The definition of what a book is and is not is in flux as publishers experiment with multi-media and interactive offerings such as Fourth Story Media’s Amanda Project. This collaborative fictional mystery for girls is told across a variety of different media including an eight-book series and interactive website where girls can become a character in the story and contribute to the books.
A second example is the recent collaboration between Hyperion Books and ABC Television. Hyperion Books is a general-interest book publisher within the Disney-ABC Television Group. Cognizant of opportunities and imperatives to redefine traditional publishing models, Hyperion has had several successful initiatives. These include a highly successful integration with ABC’s Castle television series in which a mystery novel by the show’s protagonist was published serially online before being printed and distributed via traditional channels.
In the non-fiction realm, Flatworld Knowledge has developed a highly disruptive model that allows students and educators to define the way in which they would like to consume and interact with textbook content and do so in accordance with their individual budgets, study habits and other preferences. And then there is the market for self-publishing and publishing on demand.

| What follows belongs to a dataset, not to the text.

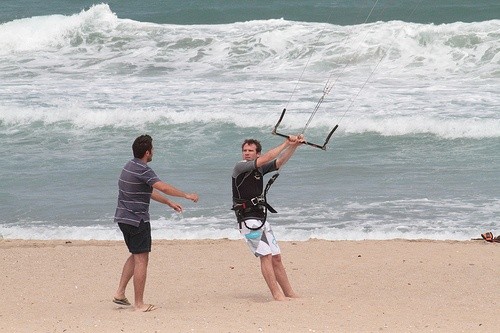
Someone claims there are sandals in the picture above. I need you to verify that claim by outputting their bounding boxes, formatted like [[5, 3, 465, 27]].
[[135, 304, 161, 312], [113, 297, 132, 307]]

The pace of change is picking up speed as Digital Natives, who are used to a “where I want it, when I want it, how I want it” lean-in participatory and social media experience mature – and as the general population becomes more digitally immersed.
During a discussion at the WIMI “Future of Publishing” conference, I asked one of the panelists whether the impetus for creating these types of innovative solutions had created a need for people with less traditional publishing backgrounds and more digital expertise and insight.
I also brought to his attention the work of Campfire (www.campfirenyc.com), a Triple Play Client founded by the producers of The Blair Witch Project. Campfire has applied that kind of interactive storytelling to the marketing space, creating multi-faceted narratives that inspire consumers to proactively unravel stories. Examples include the “Art of the Heist” and “Beta 7.” While these programs were developed as marketing campaigns, the interactive mindset provides a good stimulus for creative thinking about the opportunities facing book publishers.